There was a degree of artifice to Domnich's Melisande, you did not feel that she was a naif and this was reflected in the slightly self-conscious feel of the way she shaped the music. Her coolness was an advantage and I feel that this promising performance deserves wider exposure. Everyone in the opera talks about Melisande's attraction and her eyes, and Domnich incarnated this superbly. She was mesmerising to listen to and to watch. It was an extraordinary performance.

She was finely partnered by the lyric baritone Simon Wallfisch as an ardent Pelleas.
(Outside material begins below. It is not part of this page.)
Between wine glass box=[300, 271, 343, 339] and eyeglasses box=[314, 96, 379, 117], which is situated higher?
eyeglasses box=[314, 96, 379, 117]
All wide-eyed innocence and beautiful tone, Wallfisch's Pelleas was one of the most beautifully sung accounts of the role that I have come across. Wallfisch sang with a nice even, flexible tone throughout the range and only a couple notes at the very top seemed to challenge him. There are depths to Pelleas that Wallfisch has not yet reached, but his performance will deepen I am sure.

Where I felt a lack was in the relationship between Pelleas and Melisande. Wallfisch and Domnich's final scene was passionately ardent, but in all the earlier scenes their interaction was a little cool and did not crackle with suppressed emotion. For this, I think, we must hold Bozok's production responsible, with its high degree of artifice.

Alan Ewing's Golaud was a large scale, vibrant performance. He thrillingly filled the space with powerful emotion and perpetually seemed on the point of boiling over. It was an immensely mesmerising and striking performance. I have seen Golaud performed in a more self-contained manner, but rarely this thrillingly all encompassing.

Oliver Hunt gave a finely sung account of Arkel but he was curiously distant. Confined to a wheelchair for the first four acts, this was a performance which I think was constrained by Bozok's concept. Carris Jones did what she could with the small part of Genevieve, showing a nice feel for Debussy's musical line. Lucy Roberts made a charming Yniold, constantly blowing soap bubbles, and Justin Brindley was the doctor

Philip Voldman did wonders on the piano but he did not quite convince me that we could do without the orchestra. The work was played with intervals after acts two and four, which was one interval too many I think. Returning to the theatre for the final act seemed to much of a distraction, and in fact many people did not make it back. The work was sung in French with surtitles projected on the wall, though all the cast were highly communicative in their French.

This was an impressive and intriguing production. Bozok and her cast made the best of the change of emphasis that this studio performance brought out, with extremely fine singing combined with some performances which only deserve to develop.